* Work instructions *
Output verbatim the line with "family: Equidae" together with every line beneath it, ending at the last line of the entries.

Available data: Begin

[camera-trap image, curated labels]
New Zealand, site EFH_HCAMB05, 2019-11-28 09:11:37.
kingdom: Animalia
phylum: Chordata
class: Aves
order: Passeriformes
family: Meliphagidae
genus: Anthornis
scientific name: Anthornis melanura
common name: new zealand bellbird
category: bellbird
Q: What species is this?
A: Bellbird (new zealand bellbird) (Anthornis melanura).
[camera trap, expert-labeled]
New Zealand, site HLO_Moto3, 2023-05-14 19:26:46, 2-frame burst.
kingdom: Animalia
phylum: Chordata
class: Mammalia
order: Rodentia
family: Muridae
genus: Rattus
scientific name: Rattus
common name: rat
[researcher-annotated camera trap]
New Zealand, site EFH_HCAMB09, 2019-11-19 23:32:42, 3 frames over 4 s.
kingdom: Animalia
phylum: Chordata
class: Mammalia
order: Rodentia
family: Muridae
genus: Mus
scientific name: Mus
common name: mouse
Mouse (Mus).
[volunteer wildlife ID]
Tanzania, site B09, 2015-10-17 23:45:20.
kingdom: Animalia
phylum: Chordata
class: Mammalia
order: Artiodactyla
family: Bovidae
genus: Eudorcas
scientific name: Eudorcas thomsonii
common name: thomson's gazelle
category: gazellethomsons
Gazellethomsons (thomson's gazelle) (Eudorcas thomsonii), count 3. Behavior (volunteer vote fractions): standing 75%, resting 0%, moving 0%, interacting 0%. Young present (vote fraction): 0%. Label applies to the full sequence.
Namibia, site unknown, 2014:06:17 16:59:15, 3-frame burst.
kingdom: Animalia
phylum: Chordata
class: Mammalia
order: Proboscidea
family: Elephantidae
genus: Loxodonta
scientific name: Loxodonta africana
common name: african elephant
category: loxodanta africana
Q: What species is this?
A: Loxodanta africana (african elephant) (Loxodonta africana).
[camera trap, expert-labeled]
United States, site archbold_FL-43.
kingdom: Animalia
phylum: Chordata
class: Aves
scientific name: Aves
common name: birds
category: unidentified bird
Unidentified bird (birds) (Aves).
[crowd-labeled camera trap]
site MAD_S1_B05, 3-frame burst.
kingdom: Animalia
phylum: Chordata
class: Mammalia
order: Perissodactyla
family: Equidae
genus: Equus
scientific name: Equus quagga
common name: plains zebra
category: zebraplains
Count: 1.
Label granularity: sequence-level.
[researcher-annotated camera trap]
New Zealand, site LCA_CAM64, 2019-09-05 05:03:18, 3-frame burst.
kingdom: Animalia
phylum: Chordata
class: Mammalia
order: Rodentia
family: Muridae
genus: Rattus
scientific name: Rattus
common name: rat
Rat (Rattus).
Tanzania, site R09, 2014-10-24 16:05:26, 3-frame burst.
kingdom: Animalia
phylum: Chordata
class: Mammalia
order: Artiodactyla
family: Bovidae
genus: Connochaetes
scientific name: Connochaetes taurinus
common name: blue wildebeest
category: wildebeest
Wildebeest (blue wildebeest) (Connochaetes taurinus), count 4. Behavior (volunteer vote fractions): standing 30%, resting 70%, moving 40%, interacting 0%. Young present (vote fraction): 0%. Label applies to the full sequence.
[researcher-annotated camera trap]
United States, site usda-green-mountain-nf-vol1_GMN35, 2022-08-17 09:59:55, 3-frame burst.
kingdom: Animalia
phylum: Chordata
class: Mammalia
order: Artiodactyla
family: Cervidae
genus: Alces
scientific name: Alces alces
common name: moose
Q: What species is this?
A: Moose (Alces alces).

Available data: End

* Answer section *
family: Equidae
genus: Equus
scientific name: Equus quagga
common name: plains zebra
category: zebraplains
Count: 1.
Label granularity: sequence-level.
[researcher-annotated camera trap]
New Zealand, site LCA_CAM64, 2019-09-05 05:03:18, 3-frame burst.
kingdom: Animalia
phylum: Chordata
class: Mammalia
order: Rodentia
family: Muridae
genus: Rattus
scientific name: Rattus
common name: rat
Rat (Rattus).
Tanzania, site R09, 2014-10-24 16:05:26, 3-frame burst.
kingdom: Animalia
phylum: Chordata
class: Mammalia
order: Artiodactyla
family: Bovidae
genus: Connochaetes
scientific name: Connochaetes taurinus
common name: blue wildebeest
category: wildebeest
Wildebeest (blue wildebeest) (Connochaetes taurinus), count 4. Behavior (volunteer vote fractions): standing 30%, resting 70%, moving 40%, interacting 0%. Young present (vote fraction): 0%. Label applies to the full sequence.
[researcher-annotated camera trap]
United States, site usda-green-mountain-nf-vol1_GMN35, 2022-08-17 09:59:55, 3-frame burst.
kingdom: Animalia
phylum: Chordata
class: Mammalia
order: Artiodactyla
family: Cervidae
genus: Alces
scientific name: Alces alces
common name: moose
Q: What species is this?
A: Moose (Alces alces).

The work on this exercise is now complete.